Me preparé para un clima polar, pero no hace demasiado frío: el abrigo pesado quedará en su percha. Hay viento, pero el sol nos acompaña durante casi todos los días de la isla. Lo vemos ponerse en el mar antes de las nueve, pero la luz nos sigue toda la noche. Horizonte horizonte ¿estás seguro?, me digo con Juan Larrea. Me cuesta dormirme y me levanto antes de lo previsto. Es normal en esta estación, me dicen: el cuerpo acompaña el ritmo del sol. Ya llegará —para ellos— ese invierno de meses con dos horas de luz, que amodorra los cuerpos y embota el ritmo.

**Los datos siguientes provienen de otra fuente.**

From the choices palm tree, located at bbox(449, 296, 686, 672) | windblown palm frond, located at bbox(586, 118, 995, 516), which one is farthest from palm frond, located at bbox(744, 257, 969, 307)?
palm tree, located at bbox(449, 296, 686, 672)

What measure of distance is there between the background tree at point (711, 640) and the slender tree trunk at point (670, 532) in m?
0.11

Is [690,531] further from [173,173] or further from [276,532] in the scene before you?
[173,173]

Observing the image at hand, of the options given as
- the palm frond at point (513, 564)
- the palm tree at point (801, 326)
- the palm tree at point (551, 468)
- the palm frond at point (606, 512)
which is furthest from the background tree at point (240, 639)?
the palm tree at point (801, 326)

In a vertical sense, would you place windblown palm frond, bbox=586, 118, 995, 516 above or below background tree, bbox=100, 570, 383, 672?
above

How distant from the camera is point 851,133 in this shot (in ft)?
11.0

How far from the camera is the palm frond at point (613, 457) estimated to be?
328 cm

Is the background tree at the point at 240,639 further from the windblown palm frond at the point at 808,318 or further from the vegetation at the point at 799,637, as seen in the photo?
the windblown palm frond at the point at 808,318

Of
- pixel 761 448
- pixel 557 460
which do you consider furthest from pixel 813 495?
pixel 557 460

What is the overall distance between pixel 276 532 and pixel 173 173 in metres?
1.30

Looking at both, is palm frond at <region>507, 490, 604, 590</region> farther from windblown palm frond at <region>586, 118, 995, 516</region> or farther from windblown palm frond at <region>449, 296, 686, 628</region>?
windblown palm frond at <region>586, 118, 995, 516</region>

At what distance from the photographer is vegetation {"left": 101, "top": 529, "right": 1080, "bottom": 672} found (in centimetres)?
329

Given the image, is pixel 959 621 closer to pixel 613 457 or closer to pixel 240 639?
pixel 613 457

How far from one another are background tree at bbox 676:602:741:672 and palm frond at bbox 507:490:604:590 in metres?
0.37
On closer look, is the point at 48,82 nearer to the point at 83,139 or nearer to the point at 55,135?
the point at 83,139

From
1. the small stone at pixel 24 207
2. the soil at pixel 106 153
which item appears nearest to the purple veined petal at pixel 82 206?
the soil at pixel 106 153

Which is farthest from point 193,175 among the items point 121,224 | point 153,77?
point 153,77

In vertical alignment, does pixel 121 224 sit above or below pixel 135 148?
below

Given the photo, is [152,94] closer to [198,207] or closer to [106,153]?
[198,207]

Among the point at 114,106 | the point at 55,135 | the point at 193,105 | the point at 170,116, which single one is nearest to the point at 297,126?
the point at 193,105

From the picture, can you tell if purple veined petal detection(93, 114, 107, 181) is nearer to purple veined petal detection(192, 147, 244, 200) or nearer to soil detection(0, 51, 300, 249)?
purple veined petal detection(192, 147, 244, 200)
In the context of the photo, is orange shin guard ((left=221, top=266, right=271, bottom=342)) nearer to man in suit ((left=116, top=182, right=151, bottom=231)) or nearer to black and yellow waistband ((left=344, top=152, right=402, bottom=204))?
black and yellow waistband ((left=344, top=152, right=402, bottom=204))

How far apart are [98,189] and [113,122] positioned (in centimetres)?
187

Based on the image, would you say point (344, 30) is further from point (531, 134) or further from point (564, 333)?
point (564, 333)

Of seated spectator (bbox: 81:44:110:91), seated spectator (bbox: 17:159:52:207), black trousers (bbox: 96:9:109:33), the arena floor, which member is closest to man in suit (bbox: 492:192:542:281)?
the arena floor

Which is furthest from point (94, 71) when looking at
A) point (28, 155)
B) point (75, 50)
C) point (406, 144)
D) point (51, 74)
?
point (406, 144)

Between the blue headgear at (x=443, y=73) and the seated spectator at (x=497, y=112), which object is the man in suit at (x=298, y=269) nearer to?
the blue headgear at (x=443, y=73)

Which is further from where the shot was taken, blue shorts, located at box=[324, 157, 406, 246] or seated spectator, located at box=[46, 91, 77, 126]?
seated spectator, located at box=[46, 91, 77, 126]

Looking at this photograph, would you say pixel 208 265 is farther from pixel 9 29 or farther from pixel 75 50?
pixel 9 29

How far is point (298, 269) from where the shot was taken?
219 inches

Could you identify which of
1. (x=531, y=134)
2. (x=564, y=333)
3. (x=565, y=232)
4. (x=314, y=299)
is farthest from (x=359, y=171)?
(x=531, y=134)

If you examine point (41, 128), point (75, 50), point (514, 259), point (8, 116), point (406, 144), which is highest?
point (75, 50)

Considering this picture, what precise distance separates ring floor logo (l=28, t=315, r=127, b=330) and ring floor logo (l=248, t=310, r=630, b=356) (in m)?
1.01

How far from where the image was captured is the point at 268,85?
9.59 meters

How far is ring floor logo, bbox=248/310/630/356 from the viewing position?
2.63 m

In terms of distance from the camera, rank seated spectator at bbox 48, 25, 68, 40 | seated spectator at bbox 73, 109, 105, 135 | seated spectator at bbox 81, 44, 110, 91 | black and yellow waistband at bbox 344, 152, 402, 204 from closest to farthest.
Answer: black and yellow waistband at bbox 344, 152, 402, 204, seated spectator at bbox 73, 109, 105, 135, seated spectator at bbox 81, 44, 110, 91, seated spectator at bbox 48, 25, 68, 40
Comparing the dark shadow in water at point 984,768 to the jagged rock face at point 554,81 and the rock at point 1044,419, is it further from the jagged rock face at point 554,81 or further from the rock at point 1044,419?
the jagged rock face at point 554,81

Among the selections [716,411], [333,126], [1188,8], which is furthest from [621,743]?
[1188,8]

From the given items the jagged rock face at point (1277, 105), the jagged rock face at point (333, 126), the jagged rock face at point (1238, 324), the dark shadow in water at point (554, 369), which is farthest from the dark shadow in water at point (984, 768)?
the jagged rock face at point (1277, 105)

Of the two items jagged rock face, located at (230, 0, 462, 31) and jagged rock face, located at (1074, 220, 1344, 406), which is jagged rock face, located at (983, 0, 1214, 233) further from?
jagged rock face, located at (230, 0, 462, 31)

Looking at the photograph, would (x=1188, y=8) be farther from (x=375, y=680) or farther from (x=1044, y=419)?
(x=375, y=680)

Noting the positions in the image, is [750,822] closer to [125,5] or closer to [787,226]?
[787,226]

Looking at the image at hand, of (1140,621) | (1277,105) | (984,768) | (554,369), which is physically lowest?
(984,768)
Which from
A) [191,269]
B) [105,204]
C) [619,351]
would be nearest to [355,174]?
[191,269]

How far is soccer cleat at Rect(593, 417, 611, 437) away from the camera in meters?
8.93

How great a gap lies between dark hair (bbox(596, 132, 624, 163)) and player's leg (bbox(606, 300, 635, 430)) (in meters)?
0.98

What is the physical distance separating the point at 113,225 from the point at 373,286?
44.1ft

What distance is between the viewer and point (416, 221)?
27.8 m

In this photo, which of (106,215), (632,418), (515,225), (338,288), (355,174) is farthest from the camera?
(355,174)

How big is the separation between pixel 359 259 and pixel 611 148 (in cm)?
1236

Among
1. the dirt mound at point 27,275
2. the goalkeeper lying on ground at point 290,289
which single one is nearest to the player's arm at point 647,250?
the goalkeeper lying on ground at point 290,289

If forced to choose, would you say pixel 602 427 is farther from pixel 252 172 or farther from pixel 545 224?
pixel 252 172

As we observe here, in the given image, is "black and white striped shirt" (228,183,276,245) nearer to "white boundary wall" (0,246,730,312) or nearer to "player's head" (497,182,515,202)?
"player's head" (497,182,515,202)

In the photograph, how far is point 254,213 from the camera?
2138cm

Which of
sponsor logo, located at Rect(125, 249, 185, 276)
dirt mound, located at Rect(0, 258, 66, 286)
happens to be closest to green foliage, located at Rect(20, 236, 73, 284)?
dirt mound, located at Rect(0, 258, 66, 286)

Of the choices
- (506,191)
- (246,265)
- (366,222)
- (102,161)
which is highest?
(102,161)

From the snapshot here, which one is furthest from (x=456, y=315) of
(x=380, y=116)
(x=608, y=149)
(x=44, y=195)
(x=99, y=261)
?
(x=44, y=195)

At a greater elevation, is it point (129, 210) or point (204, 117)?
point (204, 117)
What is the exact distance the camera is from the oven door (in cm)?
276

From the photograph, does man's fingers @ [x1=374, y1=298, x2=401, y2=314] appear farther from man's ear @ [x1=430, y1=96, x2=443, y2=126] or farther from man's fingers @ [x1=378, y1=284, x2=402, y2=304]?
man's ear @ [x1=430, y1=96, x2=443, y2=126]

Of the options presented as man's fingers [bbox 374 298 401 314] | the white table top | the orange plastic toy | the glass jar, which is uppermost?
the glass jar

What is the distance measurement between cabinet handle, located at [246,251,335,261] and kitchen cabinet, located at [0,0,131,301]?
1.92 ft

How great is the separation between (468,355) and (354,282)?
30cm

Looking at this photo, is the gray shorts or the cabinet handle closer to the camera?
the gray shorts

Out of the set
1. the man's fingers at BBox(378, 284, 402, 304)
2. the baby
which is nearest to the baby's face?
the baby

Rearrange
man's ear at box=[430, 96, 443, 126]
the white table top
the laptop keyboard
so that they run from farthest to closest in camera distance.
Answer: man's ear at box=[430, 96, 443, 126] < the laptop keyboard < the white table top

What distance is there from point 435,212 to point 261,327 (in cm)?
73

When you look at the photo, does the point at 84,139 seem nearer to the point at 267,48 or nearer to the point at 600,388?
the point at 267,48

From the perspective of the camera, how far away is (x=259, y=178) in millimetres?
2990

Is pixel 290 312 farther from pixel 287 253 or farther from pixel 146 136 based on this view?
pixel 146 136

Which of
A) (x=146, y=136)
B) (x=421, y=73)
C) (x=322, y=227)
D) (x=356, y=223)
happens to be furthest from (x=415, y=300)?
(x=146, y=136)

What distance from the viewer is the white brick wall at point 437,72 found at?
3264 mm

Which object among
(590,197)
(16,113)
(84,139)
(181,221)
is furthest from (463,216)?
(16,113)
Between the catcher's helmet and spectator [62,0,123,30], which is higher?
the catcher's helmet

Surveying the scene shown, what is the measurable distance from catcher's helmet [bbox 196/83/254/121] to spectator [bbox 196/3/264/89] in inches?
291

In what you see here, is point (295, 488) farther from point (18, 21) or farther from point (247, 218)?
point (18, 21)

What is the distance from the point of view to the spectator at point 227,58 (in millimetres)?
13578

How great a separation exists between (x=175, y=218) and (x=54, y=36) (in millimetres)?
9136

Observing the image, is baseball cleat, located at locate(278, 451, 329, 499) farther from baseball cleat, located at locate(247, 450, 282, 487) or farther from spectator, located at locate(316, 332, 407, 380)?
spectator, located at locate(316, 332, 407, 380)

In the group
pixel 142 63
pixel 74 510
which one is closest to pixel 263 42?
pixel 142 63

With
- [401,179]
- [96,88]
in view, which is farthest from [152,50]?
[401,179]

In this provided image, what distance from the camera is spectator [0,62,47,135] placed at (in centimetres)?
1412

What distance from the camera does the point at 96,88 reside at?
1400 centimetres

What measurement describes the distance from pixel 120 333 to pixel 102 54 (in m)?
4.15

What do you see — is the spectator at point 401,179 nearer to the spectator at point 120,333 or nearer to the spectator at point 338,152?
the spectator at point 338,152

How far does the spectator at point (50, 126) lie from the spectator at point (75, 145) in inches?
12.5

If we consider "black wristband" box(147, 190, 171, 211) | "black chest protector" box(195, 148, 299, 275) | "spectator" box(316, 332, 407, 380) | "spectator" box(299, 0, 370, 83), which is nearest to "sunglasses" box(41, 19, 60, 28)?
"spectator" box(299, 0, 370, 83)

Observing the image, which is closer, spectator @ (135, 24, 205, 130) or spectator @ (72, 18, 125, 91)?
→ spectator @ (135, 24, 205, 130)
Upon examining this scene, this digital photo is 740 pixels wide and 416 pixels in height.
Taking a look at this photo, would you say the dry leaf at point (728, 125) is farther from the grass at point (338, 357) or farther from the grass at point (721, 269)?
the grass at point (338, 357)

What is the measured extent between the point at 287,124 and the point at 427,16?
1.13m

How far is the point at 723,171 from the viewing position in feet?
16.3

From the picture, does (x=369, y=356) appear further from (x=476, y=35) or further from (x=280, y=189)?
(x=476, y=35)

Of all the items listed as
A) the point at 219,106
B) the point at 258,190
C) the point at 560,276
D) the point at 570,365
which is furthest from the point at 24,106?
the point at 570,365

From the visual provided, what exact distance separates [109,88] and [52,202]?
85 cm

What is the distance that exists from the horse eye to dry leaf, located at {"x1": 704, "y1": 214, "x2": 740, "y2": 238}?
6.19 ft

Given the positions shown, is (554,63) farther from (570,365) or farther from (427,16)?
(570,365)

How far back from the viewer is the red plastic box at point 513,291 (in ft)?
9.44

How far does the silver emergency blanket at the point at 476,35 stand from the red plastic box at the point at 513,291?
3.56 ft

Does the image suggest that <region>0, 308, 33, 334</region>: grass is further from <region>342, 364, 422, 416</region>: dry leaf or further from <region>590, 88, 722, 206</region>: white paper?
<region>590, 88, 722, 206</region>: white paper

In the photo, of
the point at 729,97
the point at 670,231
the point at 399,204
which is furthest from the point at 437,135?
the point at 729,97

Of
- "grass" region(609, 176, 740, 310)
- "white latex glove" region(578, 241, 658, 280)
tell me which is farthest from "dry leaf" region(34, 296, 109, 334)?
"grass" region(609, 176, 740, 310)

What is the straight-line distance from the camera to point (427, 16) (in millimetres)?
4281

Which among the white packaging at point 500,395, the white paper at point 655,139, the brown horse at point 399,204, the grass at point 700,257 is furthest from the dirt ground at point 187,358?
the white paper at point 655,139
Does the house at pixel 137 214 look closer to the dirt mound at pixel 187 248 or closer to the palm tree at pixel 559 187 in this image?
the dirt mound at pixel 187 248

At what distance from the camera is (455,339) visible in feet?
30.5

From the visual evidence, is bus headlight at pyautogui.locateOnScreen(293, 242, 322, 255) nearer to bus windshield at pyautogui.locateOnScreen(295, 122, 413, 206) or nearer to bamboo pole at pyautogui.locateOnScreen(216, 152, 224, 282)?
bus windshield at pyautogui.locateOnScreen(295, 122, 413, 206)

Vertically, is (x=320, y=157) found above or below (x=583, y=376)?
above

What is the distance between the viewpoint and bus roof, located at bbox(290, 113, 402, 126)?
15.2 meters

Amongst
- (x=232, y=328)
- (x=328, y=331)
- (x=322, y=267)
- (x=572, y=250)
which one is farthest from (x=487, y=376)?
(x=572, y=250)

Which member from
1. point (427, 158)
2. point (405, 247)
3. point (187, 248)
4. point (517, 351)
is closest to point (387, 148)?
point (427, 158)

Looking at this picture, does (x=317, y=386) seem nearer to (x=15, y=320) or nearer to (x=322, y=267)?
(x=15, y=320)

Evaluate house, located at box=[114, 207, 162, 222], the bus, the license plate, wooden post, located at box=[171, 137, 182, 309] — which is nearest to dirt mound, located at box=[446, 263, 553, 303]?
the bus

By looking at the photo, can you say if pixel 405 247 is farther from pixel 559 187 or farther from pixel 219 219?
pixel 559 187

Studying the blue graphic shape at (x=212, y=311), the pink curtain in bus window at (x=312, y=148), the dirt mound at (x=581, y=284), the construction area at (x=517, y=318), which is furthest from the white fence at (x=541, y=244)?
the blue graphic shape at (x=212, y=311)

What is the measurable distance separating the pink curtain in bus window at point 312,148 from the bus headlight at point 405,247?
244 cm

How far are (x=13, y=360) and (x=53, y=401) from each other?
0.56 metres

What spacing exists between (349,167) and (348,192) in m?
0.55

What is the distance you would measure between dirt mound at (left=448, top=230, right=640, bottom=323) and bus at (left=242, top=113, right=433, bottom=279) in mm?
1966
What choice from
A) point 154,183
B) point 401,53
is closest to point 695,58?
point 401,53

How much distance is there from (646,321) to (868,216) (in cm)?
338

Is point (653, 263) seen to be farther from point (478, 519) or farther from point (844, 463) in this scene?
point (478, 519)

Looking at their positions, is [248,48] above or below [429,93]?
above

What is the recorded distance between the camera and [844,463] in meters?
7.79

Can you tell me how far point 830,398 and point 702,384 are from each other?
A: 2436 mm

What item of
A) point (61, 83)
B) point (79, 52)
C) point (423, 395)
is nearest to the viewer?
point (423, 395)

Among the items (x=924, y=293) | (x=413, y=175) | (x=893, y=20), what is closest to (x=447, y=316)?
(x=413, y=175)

La casa de nuestros huéspedes, ubicada en el mismo corazón de Reikiavik —desde sus ventanas vemos la catedral que está en la plaza central— es encantadora y anticipa el estilo que volveremos a encontrar cuando caminemos por la ciudad. Abundan las casas revestidas de zinc, pulcra y alegremente pintadas, con techos inclinados de colores diversos. Los conjuntos modernos suelen estar en la periferia, que se ensancha con el crecimiento de la capital. Aún era soltero Páll cuando se aventuró a comprarla: era antigua y estaba algo abandonada. Por un tiempo la alquiló. Luego resolvieron arreglarla y habitarla. Compacta y de madera, tiene tres plantas y sótano. La labor de reconstrucción que llevaron a cabo por sí mismos mereció un escrupuloso registro fotográfico que ocupa un álbum. Acá todo hace historia. Con la de esta casa empezamos a entender el estilo de vida islandés. Las cosas se hacen cuando se tiene el dinero para ello. Páll Biering es poeta y ambos resolvieron que era más urgente que publicara un libro. La casa espera sin problemas por los detalles mínimos que faltan. Así ingresamos en un tema básico en Islandia: la madera.
     En los viajes en auto por la zona vemos postes indicadores hechos de madera recogida del mar, como en la Edad Media. Unos hablan de bosques talados por los noruegos en aquella época, otros dicen que nunca hubo bosques y que la madera siempre debió ser traída de otras tierras. Sin embargo, es esencial en este clima: no para ser quemada sino para abrigar con su calidez natural los interiores. De ahí que la carpintería sea un arte apreciado y caro y que se recurra a carpinteros en casos extremos. Aquella casa nos dijo mucho de un modo de vida calmo, íntimo, acogedor, laborioso, en que los detalles se cuidan, los colores elegidos armonizan y continúan en las telas, porque la casa es el refugio durante los largos meses invernales. Por fuera estaba revestida de lajas de pizarra violácea, venida en su momento de Irlanda; debieron rastrear su origen para sustituir algunas rotas. Los pisos de madera se protegen. Al entrar todos se descalzan y se ponen sus zapatos de interior. Por suerte he traído gruesas medias con las que circulo en regla.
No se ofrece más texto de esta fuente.